Mas, como se lia nessa ata, António Varela abandonou os trabalhos que levaram à decisão de resolução do Banif. “Sendo investidor em títulos emitidos pelo grupo – embora não em ações Banif, como erroneamente afirma a notícia – e depositante no Banif, o Dr. António Varela não podia legalmente, nem eticamente participar numa decisão em que era parte interessada”.

O Banco de Portugal garante, contudo, que “se tivesse podido participar na reunião, e como resulta da sua declaração prévia e incondicional, teria votado tal e qual como o Governador, os vice-governadores e os outros administradores, seus colegas de Conselho, fizeram unanimemente nessa ocasião”.

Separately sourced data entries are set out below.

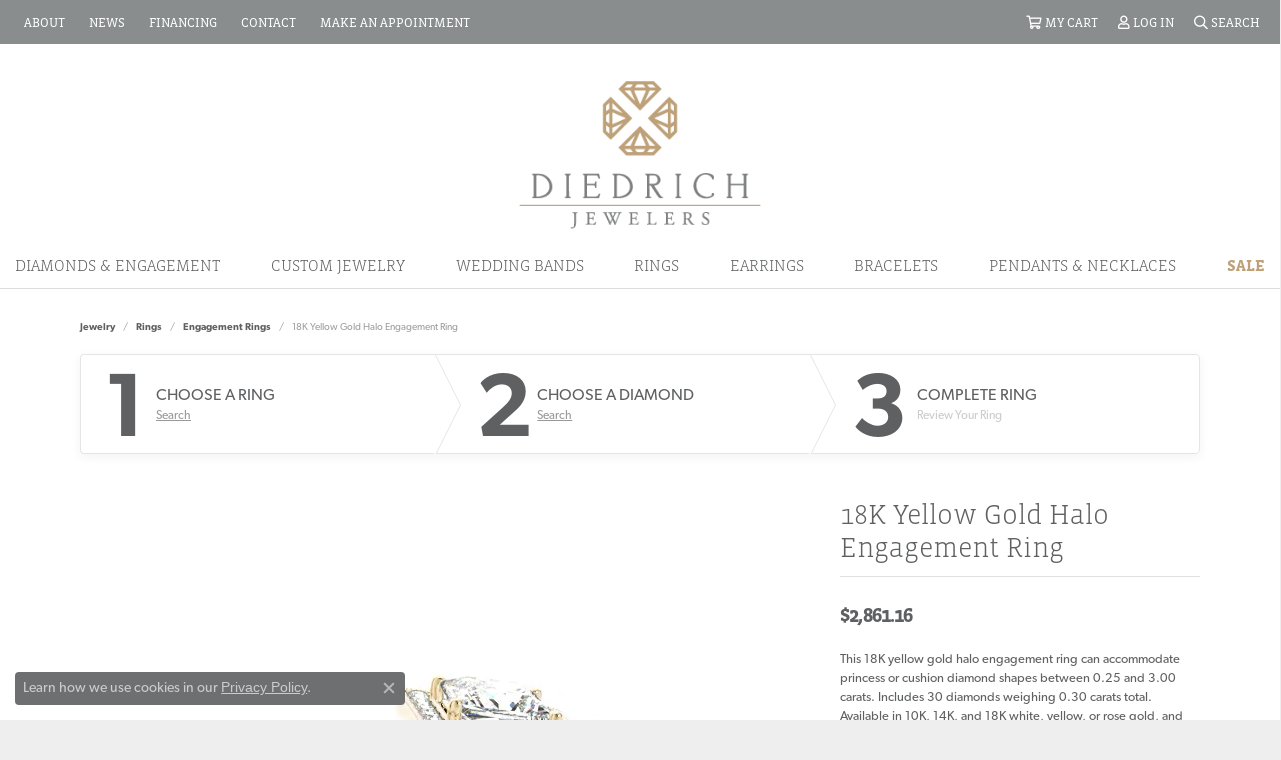

--- FILE ---
content_type: application/javascript
request_url: https://v6master-puma.shopfinejewelry.com/js/lazy-load-binder.js
body_size: -137
content:
var lazyLoadBinder = {
	FINISHED_ALL: false,
	init: function(){
		if(jQuery().lazy) {
			var element = $('[data-src].lazy:not(.slide-background)');
			var value = $(element).data('src');
			if (value){			
				$(element).lazy({
					scrollDirection: 'vertical',
					effect: 'fadeIn',
					visibleOnly: true,
					afterLoad: function(element) {
						element.removeClass('lazy');
						console.log(element);							
					},
					onFinishedAll: function() {	
						lazyLoadBinder.FINISHED_ALL = true;
					}
				});
			}
		}
	}
};
lazyLoadBinder.init(); 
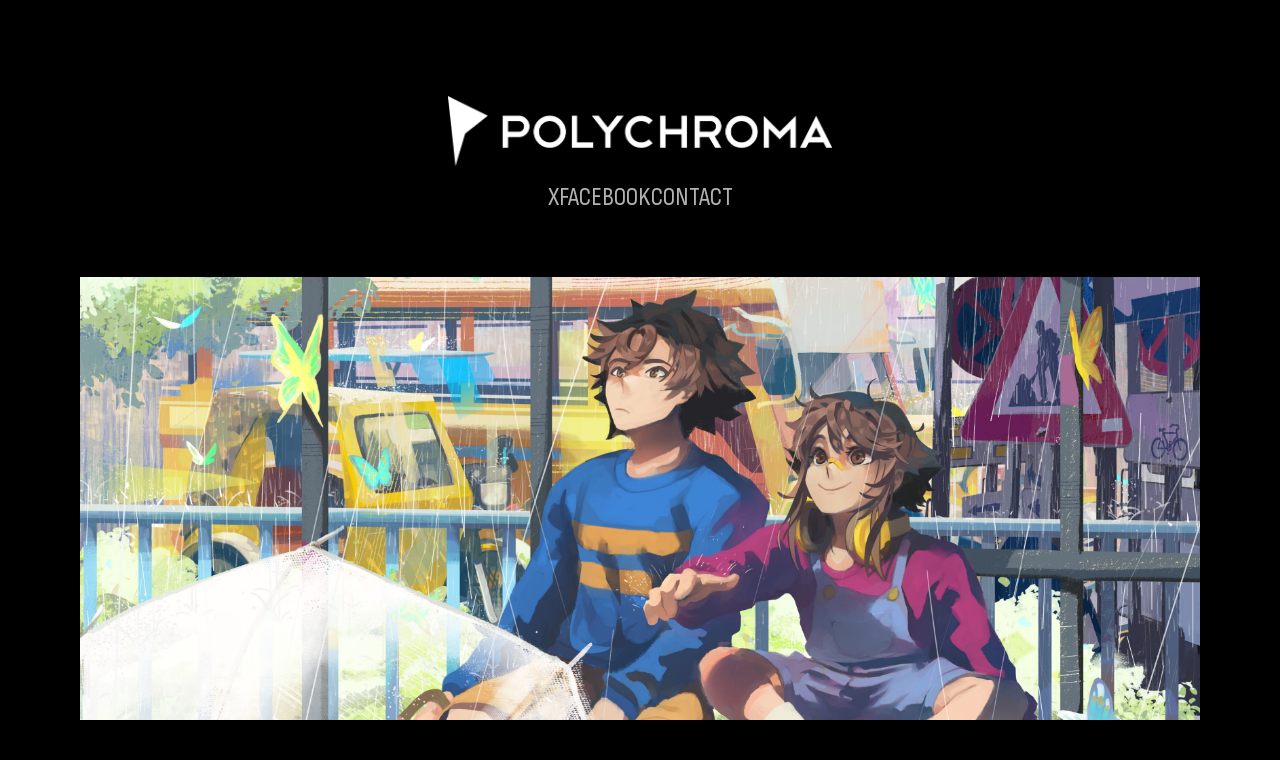

--- FILE ---
content_type: text/html; charset=utf-8
request_url: https://polychromagames.com/2017/08/20/where-have-i-been/?replytocom=767
body_size: 607
content:
<!doctype html><html lang="en"><head><meta charset="utf-8"><title>Polychroma Games</title><link rel="preconnect" href="https://fonts.googleapis.com"><link rel="preconnect" href="https://fonts.gstatic.com" crossorigin><link href="https://fonts.googleapis.com/css2?family=Sofia+Sans+Condensed:ital,wght@0,1..1000;1,1..1000&display=swap" rel="stylesheet"><link rel="stylesheet" href="/index.48b5f8f9.css"></head><body> <header> <img src="/polychroma.778fb8ec.png" alt="Polychroma logo"> <ul> <li><a href="https://x.com/polychromagames">X</a></li> <li><a href="https://fb.com/polychromagames">FACEBOOK</a></li> <li><a href="/cdn-cgi/l/email-protection#a5cdc0c9c9cae5d5cac9dcc6cdd7cac8c4c2c4c8c0d68bc6cac8">CONTACT</a></li> </ul> </header> <body> <a href="https://untilthengame.com"> <div class="game"> <img src="/until_then.a31e9b30.jpg" alt="Until Then"> <h1>Until Then</h1> </div> </a> <a href="https://polychroma.itch.io/lgtawn"> <div class="game"> <img src="/lgtawn.52eb4f26.jpg" alt="Let's Go There And Wander Nowhere"> <h1>Let's Go There And Wander Nowhere</h1> </div> </a>  <script data-cfasync="false" src="/cdn-cgi/scripts/5c5dd728/cloudflare-static/email-decode.min.js"></script><script defer src="https://static.cloudflareinsights.com/beacon.min.js/vcd15cbe7772f49c399c6a5babf22c1241717689176015" integrity="sha512-ZpsOmlRQV6y907TI0dKBHq9Md29nnaEIPlkf84rnaERnq6zvWvPUqr2ft8M1aS28oN72PdrCzSjY4U6VaAw1EQ==" data-cf-beacon='{"version":"2024.11.0","token":"1c9579fa7b1d4d3ea1a54968cb9d2ce0","r":1,"server_timing":{"name":{"cfCacheStatus":true,"cfEdge":true,"cfExtPri":true,"cfL4":true,"cfOrigin":true,"cfSpeedBrain":true},"location_startswith":null}}' crossorigin="anonymous"></script>
</body> </body></html>

--- FILE ---
content_type: text/css; charset=utf-8
request_url: https://polychromagames.com/index.48b5f8f9.css
body_size: -29
content:
*,:before,:after{box-sizing:border-box;margin:0;padding:0}:root{scroll-behavior:smooth}body{color:#fff;font-optical-sizing:auto;background:#000;max-width:70rem;margin:6rem auto;font-family:Sofia Sans Condensed,sans-serif;font-size:1.6rem}a{color:#fff;text-decoration:none}img{height:auto;display:inline-block}header img{width:24rem;margin:0 auto;display:block}header>ul{flex-wrap:wrap;justify-content:center;gap:2rem;margin:1rem;display:flex}header>ul>li{list-style-type:none}header a{opacity:.7;transition:all .6s}header a:hover{opacity:1}.game{width:100%;margin:4rem 0;position:relative;overflow:hidden}.game>img{filter:brightness();width:100%;transition:all .6s cubic-bezier(.65,0,.35,1)}.game:hover>img{filter:brightness(60%);transform:scale(1.1)translate(-8rem)}.game>h1{writing-mode:vertical-rl;text-orientation:mixed;opacity:0;filter:blur(4px);font-size:4rem;transition:all .6s cubic-bezier(.65,0,.35,1);position:absolute;top:0;right:20px}.game:hover>h1{opacity:1;filter:blur();right:0}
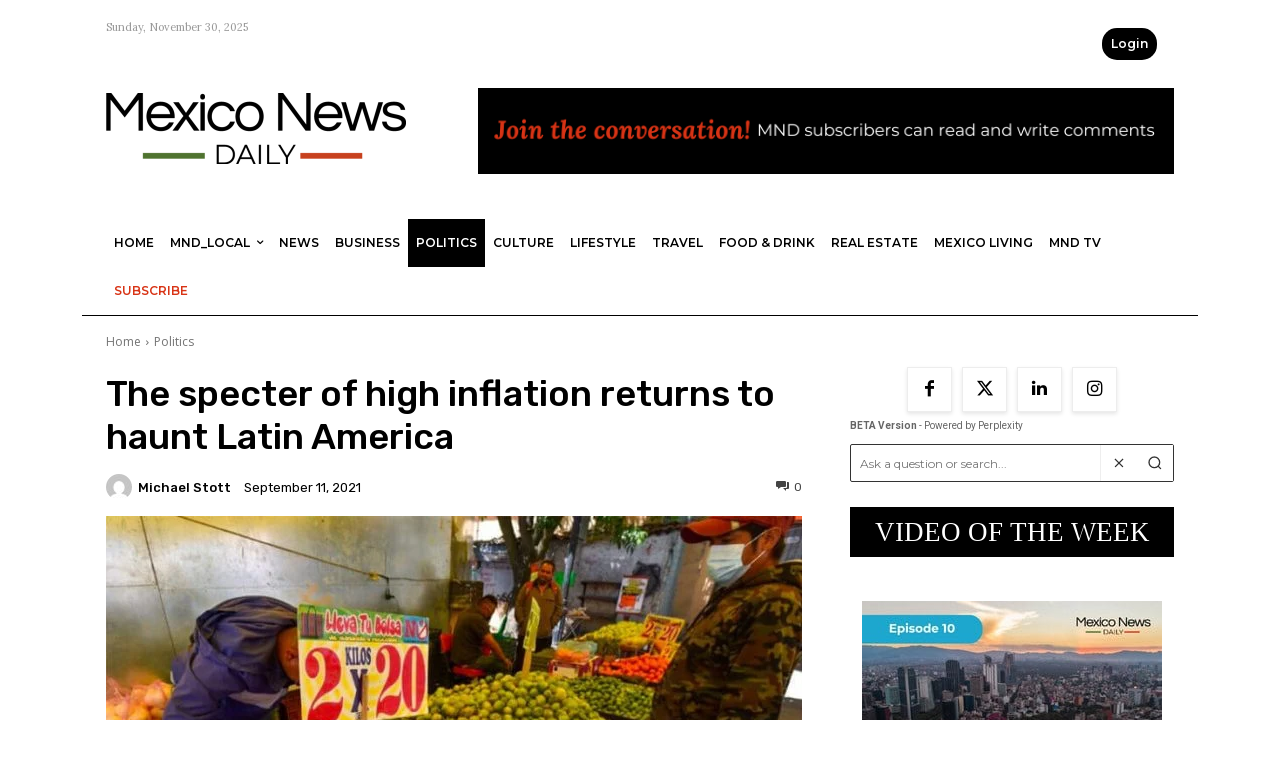

--- FILE ---
content_type: application/javascript; charset=utf-8
request_url: https://mexiconewsdaily.com/wp-content/cache/perfmatters/mexiconewsdaily.com/minify/efefef7bcaf7.script.min.js?ver=2.4.2
body_size: 224
content:
(function($){$(document).ready(function(){$('#lp-have-coupon').click(function(e){e.preventDefault();$(this).hide();$('.lp-coupon-row').show()});$('#lp-coupon-apply').click(function(e){e.preventDefault();applyCoupon()});$('#leaky-paywall-registration-next').click(function(e){$('#lp-have-coupon').hide()});$(window).on('load',function(){const coupon=getUrlParam("coupon_code");if(coupon){$('#lp-coupon-apply').trigger('click')}})})})(jQuery);function getUrlParam(param){const urlParams=new URLSearchParams(window.location.search);return urlParams.get(param)}
async function applyCoupon(){const codeInput=document.querySelector('#lp-coupon-code');const code=codeInput.value.trim();const levelId=document.querySelector('#level-id').value.trim();if(!code)return;const res=await fetch('/wp-json/leaky-paywall-coupons/v1/apply-coupon',{method:'POST',headers:{'Content-Type':'application/json',},body:JSON.stringify({coupon_code:code,level_id:levelId}),});const data=await res.json();const messageEl=document.querySelector('#lp-coupon-message');if(!data.success){messageEl.textContent=data.message;messageEl.className='coupon-message error';return}
messageEl.innerHTML=data.display_message;messageEl.className='coupon-message success';document.querySelector('.leaky-paywall-subscription-total').innerHTML='<strong>Total:</strong> '+data.new_total_text;document.querySelector('.lp-coupon-row label').style.display='none';document.querySelector('.lp-coupon-wrap').style.display='none';document.querySelector('#coupon-id').value=data.coupon_id;if(data.is_free){document.querySelector('input[name="level_price"]').value=0;document.querySelector('input[name="payment_method"]').remove();document.querySelector('input[name="gateway"]').value='free_registration';document.querySelector('#leaky-paywall-registration-next').style.display='none';document.querySelector('.leaky-paywall-payment-method-container').style.display='none';document.querySelector('.leaky-paywall-card-details').style.display='none';document.querySelector('.leaky-paywall-registration-payment-container').style.display='block';document.querySelector('.leaky-paywall-registration-payment-container h3').style.display='none'}
if(data.is_trial){document.querySelector('#coupon-id').insertAdjacentHTML('afterend','<input type="hidden" name="is_trial" value="on">')}}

O Expresso escreve esta quinta-feira que havia vários cenários em cima da mesa e o Banco de Portugal chegou a equacionar criar um banco de transição para ser vendido mais tarde. No final, segundo dizia o Expresso, o modelo escolhido não recolhia o agrado de todos, o que veio intensificar um “mal-estar nos corredores do BdP que não é de hoje”. Sobretudo pela “relação difícil” entre o governador, Carlos Costa, e António Varela, nomeado por Maria Luís Albuquerque em setembro de 2014.